The theory was that if central banks created all this money banks would lend more to households and businesses. But banks have piled the money onto their reserves. One can see this clearly in the case of the United States, where excess reserves (that is, reserves beyond the legal requirement) amount to almost $1.5 trillion. In the half-century prior to 2008, excess reserves amounted to almost zero.
None of this money has stimulated the credit markets because excess reserves have no relation to the money banks lend. In fact, the bubble was a result of an excess of credit in the economy in a period in which, as noted, there were barely any excess reserves at all.
The United States and Europe are suffering from too much, not too little, credit. In the United States, the total credit owed amounts to about $55 trillion, more than three times the size of the economy.
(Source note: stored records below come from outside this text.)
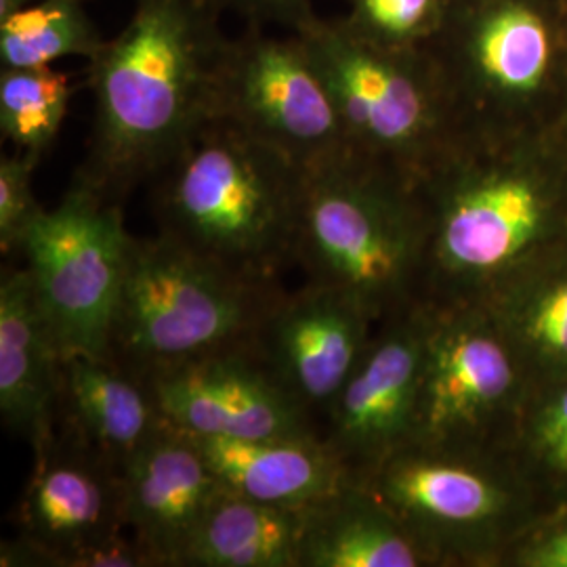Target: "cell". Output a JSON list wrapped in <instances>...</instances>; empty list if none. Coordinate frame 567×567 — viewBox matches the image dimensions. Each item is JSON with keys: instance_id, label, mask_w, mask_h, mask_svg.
<instances>
[{"instance_id": "cell-16", "label": "cell", "mask_w": 567, "mask_h": 567, "mask_svg": "<svg viewBox=\"0 0 567 567\" xmlns=\"http://www.w3.org/2000/svg\"><path fill=\"white\" fill-rule=\"evenodd\" d=\"M124 527L156 567H182L208 508L225 487L189 433L163 429L122 466Z\"/></svg>"}, {"instance_id": "cell-20", "label": "cell", "mask_w": 567, "mask_h": 567, "mask_svg": "<svg viewBox=\"0 0 567 567\" xmlns=\"http://www.w3.org/2000/svg\"><path fill=\"white\" fill-rule=\"evenodd\" d=\"M524 368L553 385L567 379V243L529 259L477 301Z\"/></svg>"}, {"instance_id": "cell-32", "label": "cell", "mask_w": 567, "mask_h": 567, "mask_svg": "<svg viewBox=\"0 0 567 567\" xmlns=\"http://www.w3.org/2000/svg\"><path fill=\"white\" fill-rule=\"evenodd\" d=\"M559 41H561V53L567 58V0H564V30L559 34Z\"/></svg>"}, {"instance_id": "cell-26", "label": "cell", "mask_w": 567, "mask_h": 567, "mask_svg": "<svg viewBox=\"0 0 567 567\" xmlns=\"http://www.w3.org/2000/svg\"><path fill=\"white\" fill-rule=\"evenodd\" d=\"M527 463L567 498V379L553 386L524 429Z\"/></svg>"}, {"instance_id": "cell-18", "label": "cell", "mask_w": 567, "mask_h": 567, "mask_svg": "<svg viewBox=\"0 0 567 567\" xmlns=\"http://www.w3.org/2000/svg\"><path fill=\"white\" fill-rule=\"evenodd\" d=\"M61 408L72 437L118 473L166 423L145 381L107 355L61 360Z\"/></svg>"}, {"instance_id": "cell-8", "label": "cell", "mask_w": 567, "mask_h": 567, "mask_svg": "<svg viewBox=\"0 0 567 567\" xmlns=\"http://www.w3.org/2000/svg\"><path fill=\"white\" fill-rule=\"evenodd\" d=\"M213 116L240 126L303 173L349 152L343 122L297 32L269 37L264 25L227 39L217 65Z\"/></svg>"}, {"instance_id": "cell-6", "label": "cell", "mask_w": 567, "mask_h": 567, "mask_svg": "<svg viewBox=\"0 0 567 567\" xmlns=\"http://www.w3.org/2000/svg\"><path fill=\"white\" fill-rule=\"evenodd\" d=\"M297 34L334 100L353 156L414 185L463 131L425 47H385L343 18L320 16Z\"/></svg>"}, {"instance_id": "cell-10", "label": "cell", "mask_w": 567, "mask_h": 567, "mask_svg": "<svg viewBox=\"0 0 567 567\" xmlns=\"http://www.w3.org/2000/svg\"><path fill=\"white\" fill-rule=\"evenodd\" d=\"M425 51L446 82L461 126L473 128L547 89L557 39L534 0H447Z\"/></svg>"}, {"instance_id": "cell-9", "label": "cell", "mask_w": 567, "mask_h": 567, "mask_svg": "<svg viewBox=\"0 0 567 567\" xmlns=\"http://www.w3.org/2000/svg\"><path fill=\"white\" fill-rule=\"evenodd\" d=\"M353 482L402 519L435 566L484 559L513 519V489L477 447L405 444Z\"/></svg>"}, {"instance_id": "cell-24", "label": "cell", "mask_w": 567, "mask_h": 567, "mask_svg": "<svg viewBox=\"0 0 567 567\" xmlns=\"http://www.w3.org/2000/svg\"><path fill=\"white\" fill-rule=\"evenodd\" d=\"M72 84L55 65L0 70V131L16 152L42 158L60 135Z\"/></svg>"}, {"instance_id": "cell-25", "label": "cell", "mask_w": 567, "mask_h": 567, "mask_svg": "<svg viewBox=\"0 0 567 567\" xmlns=\"http://www.w3.org/2000/svg\"><path fill=\"white\" fill-rule=\"evenodd\" d=\"M343 18L365 39L395 47L416 49L431 41L446 13L447 0H347Z\"/></svg>"}, {"instance_id": "cell-2", "label": "cell", "mask_w": 567, "mask_h": 567, "mask_svg": "<svg viewBox=\"0 0 567 567\" xmlns=\"http://www.w3.org/2000/svg\"><path fill=\"white\" fill-rule=\"evenodd\" d=\"M414 187L429 221V301L473 303L567 243V154L547 142L463 128Z\"/></svg>"}, {"instance_id": "cell-3", "label": "cell", "mask_w": 567, "mask_h": 567, "mask_svg": "<svg viewBox=\"0 0 567 567\" xmlns=\"http://www.w3.org/2000/svg\"><path fill=\"white\" fill-rule=\"evenodd\" d=\"M305 173L240 126L208 118L154 177L158 234L276 282L295 255Z\"/></svg>"}, {"instance_id": "cell-17", "label": "cell", "mask_w": 567, "mask_h": 567, "mask_svg": "<svg viewBox=\"0 0 567 567\" xmlns=\"http://www.w3.org/2000/svg\"><path fill=\"white\" fill-rule=\"evenodd\" d=\"M61 355L42 318L28 267L4 269L0 282V416L34 456L55 444Z\"/></svg>"}, {"instance_id": "cell-27", "label": "cell", "mask_w": 567, "mask_h": 567, "mask_svg": "<svg viewBox=\"0 0 567 567\" xmlns=\"http://www.w3.org/2000/svg\"><path fill=\"white\" fill-rule=\"evenodd\" d=\"M41 161L21 152L0 161V250L4 257L21 252L30 225L42 213L32 189V177Z\"/></svg>"}, {"instance_id": "cell-22", "label": "cell", "mask_w": 567, "mask_h": 567, "mask_svg": "<svg viewBox=\"0 0 567 567\" xmlns=\"http://www.w3.org/2000/svg\"><path fill=\"white\" fill-rule=\"evenodd\" d=\"M305 508L224 489L208 508L182 567H301Z\"/></svg>"}, {"instance_id": "cell-30", "label": "cell", "mask_w": 567, "mask_h": 567, "mask_svg": "<svg viewBox=\"0 0 567 567\" xmlns=\"http://www.w3.org/2000/svg\"><path fill=\"white\" fill-rule=\"evenodd\" d=\"M522 567H567V517L534 532L513 555Z\"/></svg>"}, {"instance_id": "cell-7", "label": "cell", "mask_w": 567, "mask_h": 567, "mask_svg": "<svg viewBox=\"0 0 567 567\" xmlns=\"http://www.w3.org/2000/svg\"><path fill=\"white\" fill-rule=\"evenodd\" d=\"M131 238L118 198L81 177L30 225L21 252L61 360L107 355Z\"/></svg>"}, {"instance_id": "cell-13", "label": "cell", "mask_w": 567, "mask_h": 567, "mask_svg": "<svg viewBox=\"0 0 567 567\" xmlns=\"http://www.w3.org/2000/svg\"><path fill=\"white\" fill-rule=\"evenodd\" d=\"M164 421L189 435L225 440L316 437L313 416L255 353H225L145 381Z\"/></svg>"}, {"instance_id": "cell-12", "label": "cell", "mask_w": 567, "mask_h": 567, "mask_svg": "<svg viewBox=\"0 0 567 567\" xmlns=\"http://www.w3.org/2000/svg\"><path fill=\"white\" fill-rule=\"evenodd\" d=\"M429 301L389 318L326 412V444L351 477L379 465L412 435L425 360Z\"/></svg>"}, {"instance_id": "cell-5", "label": "cell", "mask_w": 567, "mask_h": 567, "mask_svg": "<svg viewBox=\"0 0 567 567\" xmlns=\"http://www.w3.org/2000/svg\"><path fill=\"white\" fill-rule=\"evenodd\" d=\"M284 292L158 234L131 238L107 358L142 381L225 353H252Z\"/></svg>"}, {"instance_id": "cell-1", "label": "cell", "mask_w": 567, "mask_h": 567, "mask_svg": "<svg viewBox=\"0 0 567 567\" xmlns=\"http://www.w3.org/2000/svg\"><path fill=\"white\" fill-rule=\"evenodd\" d=\"M215 0H135L121 32L89 60L93 131L76 173L121 198L154 179L213 118L227 39Z\"/></svg>"}, {"instance_id": "cell-15", "label": "cell", "mask_w": 567, "mask_h": 567, "mask_svg": "<svg viewBox=\"0 0 567 567\" xmlns=\"http://www.w3.org/2000/svg\"><path fill=\"white\" fill-rule=\"evenodd\" d=\"M58 442L37 454L18 507L20 538L2 545V567H61L68 553L124 527L121 473L74 437Z\"/></svg>"}, {"instance_id": "cell-14", "label": "cell", "mask_w": 567, "mask_h": 567, "mask_svg": "<svg viewBox=\"0 0 567 567\" xmlns=\"http://www.w3.org/2000/svg\"><path fill=\"white\" fill-rule=\"evenodd\" d=\"M372 316L353 297L307 282L269 313L255 355L313 414H324L370 343Z\"/></svg>"}, {"instance_id": "cell-4", "label": "cell", "mask_w": 567, "mask_h": 567, "mask_svg": "<svg viewBox=\"0 0 567 567\" xmlns=\"http://www.w3.org/2000/svg\"><path fill=\"white\" fill-rule=\"evenodd\" d=\"M429 221L412 183L347 154L305 173L292 261L307 282L353 297L374 322L419 303Z\"/></svg>"}, {"instance_id": "cell-21", "label": "cell", "mask_w": 567, "mask_h": 567, "mask_svg": "<svg viewBox=\"0 0 567 567\" xmlns=\"http://www.w3.org/2000/svg\"><path fill=\"white\" fill-rule=\"evenodd\" d=\"M433 557L402 519L358 482L305 508L301 567H421Z\"/></svg>"}, {"instance_id": "cell-31", "label": "cell", "mask_w": 567, "mask_h": 567, "mask_svg": "<svg viewBox=\"0 0 567 567\" xmlns=\"http://www.w3.org/2000/svg\"><path fill=\"white\" fill-rule=\"evenodd\" d=\"M34 0H0V20L13 16L16 11H20L23 7L32 4Z\"/></svg>"}, {"instance_id": "cell-29", "label": "cell", "mask_w": 567, "mask_h": 567, "mask_svg": "<svg viewBox=\"0 0 567 567\" xmlns=\"http://www.w3.org/2000/svg\"><path fill=\"white\" fill-rule=\"evenodd\" d=\"M219 9H231L240 13L248 23H276L290 32H299L311 20L318 18L313 0H215Z\"/></svg>"}, {"instance_id": "cell-28", "label": "cell", "mask_w": 567, "mask_h": 567, "mask_svg": "<svg viewBox=\"0 0 567 567\" xmlns=\"http://www.w3.org/2000/svg\"><path fill=\"white\" fill-rule=\"evenodd\" d=\"M61 567H156L140 540L126 529H116L84 547L68 553Z\"/></svg>"}, {"instance_id": "cell-23", "label": "cell", "mask_w": 567, "mask_h": 567, "mask_svg": "<svg viewBox=\"0 0 567 567\" xmlns=\"http://www.w3.org/2000/svg\"><path fill=\"white\" fill-rule=\"evenodd\" d=\"M103 41L84 0H34L0 20V65L44 68L63 58L91 60Z\"/></svg>"}, {"instance_id": "cell-19", "label": "cell", "mask_w": 567, "mask_h": 567, "mask_svg": "<svg viewBox=\"0 0 567 567\" xmlns=\"http://www.w3.org/2000/svg\"><path fill=\"white\" fill-rule=\"evenodd\" d=\"M192 437L227 492L269 505L311 507L353 480L349 466L322 435L267 440Z\"/></svg>"}, {"instance_id": "cell-11", "label": "cell", "mask_w": 567, "mask_h": 567, "mask_svg": "<svg viewBox=\"0 0 567 567\" xmlns=\"http://www.w3.org/2000/svg\"><path fill=\"white\" fill-rule=\"evenodd\" d=\"M524 364L480 303L429 301L425 360L408 444L477 447L515 402Z\"/></svg>"}]
</instances>
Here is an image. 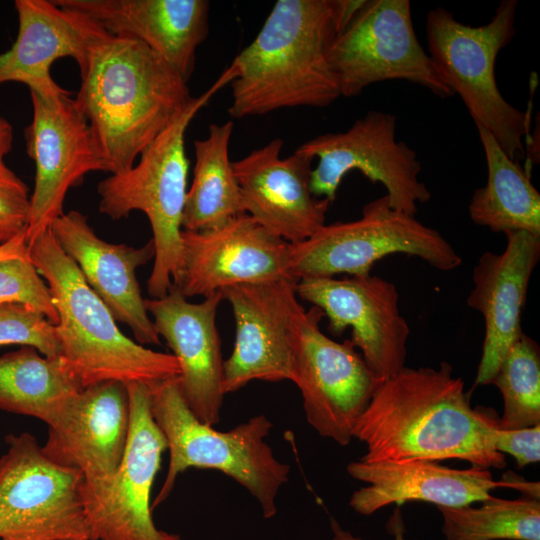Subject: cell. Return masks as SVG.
<instances>
[{
	"mask_svg": "<svg viewBox=\"0 0 540 540\" xmlns=\"http://www.w3.org/2000/svg\"><path fill=\"white\" fill-rule=\"evenodd\" d=\"M498 427L497 414L473 408L463 380L444 361L438 368L405 366L378 383L352 435L366 445L364 462L460 459L501 469Z\"/></svg>",
	"mask_w": 540,
	"mask_h": 540,
	"instance_id": "6da1fadb",
	"label": "cell"
},
{
	"mask_svg": "<svg viewBox=\"0 0 540 540\" xmlns=\"http://www.w3.org/2000/svg\"><path fill=\"white\" fill-rule=\"evenodd\" d=\"M79 71L74 100L110 174L129 170L193 99L188 82L149 47L103 28Z\"/></svg>",
	"mask_w": 540,
	"mask_h": 540,
	"instance_id": "7a4b0ae2",
	"label": "cell"
},
{
	"mask_svg": "<svg viewBox=\"0 0 540 540\" xmlns=\"http://www.w3.org/2000/svg\"><path fill=\"white\" fill-rule=\"evenodd\" d=\"M338 34L333 0H278L256 38L233 60V118L327 107L341 94L328 61Z\"/></svg>",
	"mask_w": 540,
	"mask_h": 540,
	"instance_id": "3957f363",
	"label": "cell"
},
{
	"mask_svg": "<svg viewBox=\"0 0 540 540\" xmlns=\"http://www.w3.org/2000/svg\"><path fill=\"white\" fill-rule=\"evenodd\" d=\"M58 314L60 357L82 388L116 381L150 387L180 375L173 354L154 351L127 337L108 307L89 287L51 228L28 244Z\"/></svg>",
	"mask_w": 540,
	"mask_h": 540,
	"instance_id": "277c9868",
	"label": "cell"
},
{
	"mask_svg": "<svg viewBox=\"0 0 540 540\" xmlns=\"http://www.w3.org/2000/svg\"><path fill=\"white\" fill-rule=\"evenodd\" d=\"M236 77L231 64L140 154L129 170L99 182V212L113 220L132 211L143 212L152 229L154 263L147 281L153 298L165 296L178 273L181 260L182 216L187 194L189 160L185 153L186 130L197 112L223 86Z\"/></svg>",
	"mask_w": 540,
	"mask_h": 540,
	"instance_id": "5b68a950",
	"label": "cell"
},
{
	"mask_svg": "<svg viewBox=\"0 0 540 540\" xmlns=\"http://www.w3.org/2000/svg\"><path fill=\"white\" fill-rule=\"evenodd\" d=\"M151 411L169 452L167 474L152 510L170 496L181 473L199 468L222 472L242 485L256 498L265 518L277 513L276 497L289 479L290 466L276 459L265 441L273 424L264 414L218 431L191 411L178 376L151 387Z\"/></svg>",
	"mask_w": 540,
	"mask_h": 540,
	"instance_id": "8992f818",
	"label": "cell"
},
{
	"mask_svg": "<svg viewBox=\"0 0 540 540\" xmlns=\"http://www.w3.org/2000/svg\"><path fill=\"white\" fill-rule=\"evenodd\" d=\"M517 6L516 0H503L490 22L477 27L459 22L443 7L426 18L429 56L441 80L461 97L476 126L488 130L516 161L525 155L530 116L501 95L495 62L516 33Z\"/></svg>",
	"mask_w": 540,
	"mask_h": 540,
	"instance_id": "52a82bcc",
	"label": "cell"
},
{
	"mask_svg": "<svg viewBox=\"0 0 540 540\" xmlns=\"http://www.w3.org/2000/svg\"><path fill=\"white\" fill-rule=\"evenodd\" d=\"M393 254L418 257L440 271L462 264L439 231L393 208L385 194L365 204L360 218L325 224L308 239L292 244L290 274L295 282L367 275L376 262Z\"/></svg>",
	"mask_w": 540,
	"mask_h": 540,
	"instance_id": "ba28073f",
	"label": "cell"
},
{
	"mask_svg": "<svg viewBox=\"0 0 540 540\" xmlns=\"http://www.w3.org/2000/svg\"><path fill=\"white\" fill-rule=\"evenodd\" d=\"M0 456V540H91L83 475L48 459L28 432Z\"/></svg>",
	"mask_w": 540,
	"mask_h": 540,
	"instance_id": "9c48e42d",
	"label": "cell"
},
{
	"mask_svg": "<svg viewBox=\"0 0 540 540\" xmlns=\"http://www.w3.org/2000/svg\"><path fill=\"white\" fill-rule=\"evenodd\" d=\"M323 316L317 307L305 310L300 302L293 312V383L309 425L346 446L378 383L350 339L337 342L320 329Z\"/></svg>",
	"mask_w": 540,
	"mask_h": 540,
	"instance_id": "30bf717a",
	"label": "cell"
},
{
	"mask_svg": "<svg viewBox=\"0 0 540 540\" xmlns=\"http://www.w3.org/2000/svg\"><path fill=\"white\" fill-rule=\"evenodd\" d=\"M328 61L344 97L360 95L373 83L398 79L441 98L453 95L415 34L409 0H366L334 38Z\"/></svg>",
	"mask_w": 540,
	"mask_h": 540,
	"instance_id": "8fae6325",
	"label": "cell"
},
{
	"mask_svg": "<svg viewBox=\"0 0 540 540\" xmlns=\"http://www.w3.org/2000/svg\"><path fill=\"white\" fill-rule=\"evenodd\" d=\"M126 388L130 426L124 457L112 476L82 487L91 540H181L158 529L152 518L151 490L167 443L152 415L151 387Z\"/></svg>",
	"mask_w": 540,
	"mask_h": 540,
	"instance_id": "7c38bea8",
	"label": "cell"
},
{
	"mask_svg": "<svg viewBox=\"0 0 540 540\" xmlns=\"http://www.w3.org/2000/svg\"><path fill=\"white\" fill-rule=\"evenodd\" d=\"M396 121L391 113L372 110L344 132L322 134L300 145L296 151L319 159L311 171L313 195L332 203L345 175L358 170L385 187L393 208L415 216L431 192L419 179L417 153L396 140Z\"/></svg>",
	"mask_w": 540,
	"mask_h": 540,
	"instance_id": "4fadbf2b",
	"label": "cell"
},
{
	"mask_svg": "<svg viewBox=\"0 0 540 540\" xmlns=\"http://www.w3.org/2000/svg\"><path fill=\"white\" fill-rule=\"evenodd\" d=\"M295 291L323 312L330 333L340 336L351 329L350 341L377 383L405 367L410 326L400 312L395 284L371 274L304 278Z\"/></svg>",
	"mask_w": 540,
	"mask_h": 540,
	"instance_id": "5bb4252c",
	"label": "cell"
},
{
	"mask_svg": "<svg viewBox=\"0 0 540 540\" xmlns=\"http://www.w3.org/2000/svg\"><path fill=\"white\" fill-rule=\"evenodd\" d=\"M70 95L45 98L30 92L32 120L25 139L35 164V180L25 230L27 244L64 213L70 188L90 172H106L89 124Z\"/></svg>",
	"mask_w": 540,
	"mask_h": 540,
	"instance_id": "9a60e30c",
	"label": "cell"
},
{
	"mask_svg": "<svg viewBox=\"0 0 540 540\" xmlns=\"http://www.w3.org/2000/svg\"><path fill=\"white\" fill-rule=\"evenodd\" d=\"M291 246L246 213L213 229L182 230L180 266L172 287L186 298H205L238 285L294 281Z\"/></svg>",
	"mask_w": 540,
	"mask_h": 540,
	"instance_id": "2e32d148",
	"label": "cell"
},
{
	"mask_svg": "<svg viewBox=\"0 0 540 540\" xmlns=\"http://www.w3.org/2000/svg\"><path fill=\"white\" fill-rule=\"evenodd\" d=\"M296 282L278 280L225 289L235 320V342L224 360V394L253 380L293 382L291 322L299 303Z\"/></svg>",
	"mask_w": 540,
	"mask_h": 540,
	"instance_id": "e0dca14e",
	"label": "cell"
},
{
	"mask_svg": "<svg viewBox=\"0 0 540 540\" xmlns=\"http://www.w3.org/2000/svg\"><path fill=\"white\" fill-rule=\"evenodd\" d=\"M347 472L366 484L352 494L349 502L362 515L409 501H424L437 507H462L491 498V492L499 487L518 489L539 498L538 482H527L513 473L496 481L488 469L476 466L455 469L427 460H358L347 465Z\"/></svg>",
	"mask_w": 540,
	"mask_h": 540,
	"instance_id": "ac0fdd59",
	"label": "cell"
},
{
	"mask_svg": "<svg viewBox=\"0 0 540 540\" xmlns=\"http://www.w3.org/2000/svg\"><path fill=\"white\" fill-rule=\"evenodd\" d=\"M283 140L275 138L232 162L244 212L271 233L296 244L326 224L330 202L313 195V158L295 151L281 158Z\"/></svg>",
	"mask_w": 540,
	"mask_h": 540,
	"instance_id": "d6986e66",
	"label": "cell"
},
{
	"mask_svg": "<svg viewBox=\"0 0 540 540\" xmlns=\"http://www.w3.org/2000/svg\"><path fill=\"white\" fill-rule=\"evenodd\" d=\"M223 293L189 302L171 286L160 298L145 299L159 337L165 339L180 366L179 383L183 397L204 424L220 420L224 392L221 341L216 317Z\"/></svg>",
	"mask_w": 540,
	"mask_h": 540,
	"instance_id": "ffe728a7",
	"label": "cell"
},
{
	"mask_svg": "<svg viewBox=\"0 0 540 540\" xmlns=\"http://www.w3.org/2000/svg\"><path fill=\"white\" fill-rule=\"evenodd\" d=\"M130 426L126 385L108 381L83 388L48 425L43 446L52 462L79 471L87 483L109 478L119 467Z\"/></svg>",
	"mask_w": 540,
	"mask_h": 540,
	"instance_id": "44dd1931",
	"label": "cell"
},
{
	"mask_svg": "<svg viewBox=\"0 0 540 540\" xmlns=\"http://www.w3.org/2000/svg\"><path fill=\"white\" fill-rule=\"evenodd\" d=\"M501 253L485 251L473 268L467 305L484 318L485 335L476 386L492 383L508 350L523 333L521 316L529 282L540 260V236L505 233Z\"/></svg>",
	"mask_w": 540,
	"mask_h": 540,
	"instance_id": "7402d4cb",
	"label": "cell"
},
{
	"mask_svg": "<svg viewBox=\"0 0 540 540\" xmlns=\"http://www.w3.org/2000/svg\"><path fill=\"white\" fill-rule=\"evenodd\" d=\"M50 228L115 320L128 326L139 344L160 345L136 278L137 268L155 256L152 239L137 248L106 242L75 210L64 212Z\"/></svg>",
	"mask_w": 540,
	"mask_h": 540,
	"instance_id": "603a6c76",
	"label": "cell"
},
{
	"mask_svg": "<svg viewBox=\"0 0 540 540\" xmlns=\"http://www.w3.org/2000/svg\"><path fill=\"white\" fill-rule=\"evenodd\" d=\"M14 6L18 33L12 47L0 55V85L19 82L45 98L71 94L54 81L51 67L58 59L70 57L80 70L102 27L53 0H16Z\"/></svg>",
	"mask_w": 540,
	"mask_h": 540,
	"instance_id": "cb8c5ba5",
	"label": "cell"
},
{
	"mask_svg": "<svg viewBox=\"0 0 540 540\" xmlns=\"http://www.w3.org/2000/svg\"><path fill=\"white\" fill-rule=\"evenodd\" d=\"M83 13L109 34L136 39L188 82L196 50L207 38L210 4L205 0H53Z\"/></svg>",
	"mask_w": 540,
	"mask_h": 540,
	"instance_id": "d4e9b609",
	"label": "cell"
},
{
	"mask_svg": "<svg viewBox=\"0 0 540 540\" xmlns=\"http://www.w3.org/2000/svg\"><path fill=\"white\" fill-rule=\"evenodd\" d=\"M476 127L485 153L487 182L472 194L470 219L493 232L527 231L540 236V194L530 171L511 159L488 130Z\"/></svg>",
	"mask_w": 540,
	"mask_h": 540,
	"instance_id": "484cf974",
	"label": "cell"
},
{
	"mask_svg": "<svg viewBox=\"0 0 540 540\" xmlns=\"http://www.w3.org/2000/svg\"><path fill=\"white\" fill-rule=\"evenodd\" d=\"M233 127L232 121L212 123L208 136L194 142L193 179L182 216L184 231L213 229L245 213L229 159Z\"/></svg>",
	"mask_w": 540,
	"mask_h": 540,
	"instance_id": "4316f807",
	"label": "cell"
},
{
	"mask_svg": "<svg viewBox=\"0 0 540 540\" xmlns=\"http://www.w3.org/2000/svg\"><path fill=\"white\" fill-rule=\"evenodd\" d=\"M82 389L61 357H47L28 346L0 356L3 411L34 417L48 426Z\"/></svg>",
	"mask_w": 540,
	"mask_h": 540,
	"instance_id": "83f0119b",
	"label": "cell"
},
{
	"mask_svg": "<svg viewBox=\"0 0 540 540\" xmlns=\"http://www.w3.org/2000/svg\"><path fill=\"white\" fill-rule=\"evenodd\" d=\"M479 507L438 506L446 540H540V502L492 496Z\"/></svg>",
	"mask_w": 540,
	"mask_h": 540,
	"instance_id": "f1b7e54d",
	"label": "cell"
},
{
	"mask_svg": "<svg viewBox=\"0 0 540 540\" xmlns=\"http://www.w3.org/2000/svg\"><path fill=\"white\" fill-rule=\"evenodd\" d=\"M503 398L499 428L540 424V350L524 332L508 350L492 380Z\"/></svg>",
	"mask_w": 540,
	"mask_h": 540,
	"instance_id": "f546056e",
	"label": "cell"
},
{
	"mask_svg": "<svg viewBox=\"0 0 540 540\" xmlns=\"http://www.w3.org/2000/svg\"><path fill=\"white\" fill-rule=\"evenodd\" d=\"M1 304L27 305L42 313L52 324L58 323V314L49 287L29 254L0 259Z\"/></svg>",
	"mask_w": 540,
	"mask_h": 540,
	"instance_id": "4dcf8cb0",
	"label": "cell"
},
{
	"mask_svg": "<svg viewBox=\"0 0 540 540\" xmlns=\"http://www.w3.org/2000/svg\"><path fill=\"white\" fill-rule=\"evenodd\" d=\"M7 345L32 347L51 358L61 352L55 325L23 304L0 305V347Z\"/></svg>",
	"mask_w": 540,
	"mask_h": 540,
	"instance_id": "1f68e13d",
	"label": "cell"
},
{
	"mask_svg": "<svg viewBox=\"0 0 540 540\" xmlns=\"http://www.w3.org/2000/svg\"><path fill=\"white\" fill-rule=\"evenodd\" d=\"M30 209L28 187L0 158V224L26 230Z\"/></svg>",
	"mask_w": 540,
	"mask_h": 540,
	"instance_id": "d6a6232c",
	"label": "cell"
},
{
	"mask_svg": "<svg viewBox=\"0 0 540 540\" xmlns=\"http://www.w3.org/2000/svg\"><path fill=\"white\" fill-rule=\"evenodd\" d=\"M494 445L498 452L513 456L518 467H524L540 460V424L518 428H497Z\"/></svg>",
	"mask_w": 540,
	"mask_h": 540,
	"instance_id": "836d02e7",
	"label": "cell"
},
{
	"mask_svg": "<svg viewBox=\"0 0 540 540\" xmlns=\"http://www.w3.org/2000/svg\"><path fill=\"white\" fill-rule=\"evenodd\" d=\"M331 528L334 534L332 540H362L361 538L355 537L349 531L343 530L340 525L334 520H331ZM389 528L394 534V540H405L403 536V525L401 520V514L397 510L395 515L391 518L389 523Z\"/></svg>",
	"mask_w": 540,
	"mask_h": 540,
	"instance_id": "e575fe53",
	"label": "cell"
},
{
	"mask_svg": "<svg viewBox=\"0 0 540 540\" xmlns=\"http://www.w3.org/2000/svg\"><path fill=\"white\" fill-rule=\"evenodd\" d=\"M29 254L25 230L0 245V259L22 257Z\"/></svg>",
	"mask_w": 540,
	"mask_h": 540,
	"instance_id": "d590c367",
	"label": "cell"
},
{
	"mask_svg": "<svg viewBox=\"0 0 540 540\" xmlns=\"http://www.w3.org/2000/svg\"><path fill=\"white\" fill-rule=\"evenodd\" d=\"M13 145V127L3 117H0V158L4 157L11 151Z\"/></svg>",
	"mask_w": 540,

Naturally, right now households are shying away from adding to their outstanding debts, companies are abstaining from investing much and banks are unenthusiastic about lending they way they used to. One can see this in the collapse of the velocity of money in recent years. People, businesses and banks are trying to cure the credit disease before venturing wholeheartedly into creditland again. No monetary bazooka will change this.
One would think a student of the Great Depression such as Bernanke would know this since a similar situation took place back then. In response to the Crash of 1929 and its aftermath, the government printed lots of money. Between 1931 and 1933, the monetary base (the sum of bills and bank reserves) increased by almost 25 percent. The idea was to get banks to lend more money. But people didn´t ask for it and banks didn´t dish it out. The Depression, as we know, lasted more than a decade. Throughout that decade, the banks´ excess reserves grew by a factor of 44 (they went from $150 million to approximately $6.8 billion.) Quite a bazooka. It did not kill or maim the Depression. At best, all that money served no purpose; at worst, it helped prolong the Depression (in conjunction with several other mistaken policies.)
The question today is what will happen with all this inert money once it receives the kiss of life—that is, when people start to ask for new loans, companies to invest and banks to lend at a normalized rate. Unless by then central banks have the guts to withdraw all this artificial money from the system (a political non-starter), we can expect...the mother of all price inflations.
Which is not to say there is no effect yet. The stock markets are disproportionately animated given the current state of the economy, the housing market is already experiencing price hikes and precious metals are becoming more precious by the second.